Bug #37489
openRGW does not use SHA-NI extensions if available, could reduce CPU usage by ~66%
0%
Description
The S3 protocol requires to calculate the SHA256 hash of the whole file for multi-part uploads, this is currently implemented with libnss.
The libnss SHA256 implementation does not support SHA-NI and is therefore somewhat slow (~100 MB/s), this leads to unnecessarily high CPU usage if large amounts of data are to be uploaded. I've profiled rgw and it spents around 70% of the CPU time in the SHA256 implementation in libnss.
(Note that this is completely independent from TLS which is not the bottleneck, any modern setup uses a fast AEAD cipher suite; it's just the content hash in the S3 protocol)
An implementation using SHA-NI requires only 2 cycles/byte (we got 1500 MB/s on a 3GHz CPU), i.e., we could probably reduce the CPU usage by about a factor of 3 for the same throughput (cut 70% SHA256 to ~5% plus same 30% for other stuff).
The proper fix would be to implement this in nss, but that would probably take about one eternity until it shows up in your distribution's libnss. A good C++ implementation of sha256 with the necessary optimizations can be found in Botan.
Related: what's the current state of CPU feature detection in Ceph? I can remember that there were some problems with ARM64 in the past.

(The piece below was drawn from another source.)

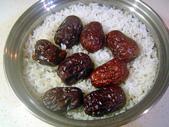米食の作品:042.JPG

Updated by Matt Benjamin over 5 years ago
The lack of acceleration in libnss has been called out in other areas as well. The TLS support in the new boost::asio HTTP front-end is via openssl.
Matt
Updated by Matt Benjamin over 5 years ago
Oh, Botan has a Blake2b implementation as well, among other things.
Matt
Updated by Paul Emmerich over 5 years ago
Botan seems really nice compared to libnss for crypto in C++
Updated by Casey Bodley over 5 years ago
- Status changed from New to 12
- Assignee set to Matt Benjamin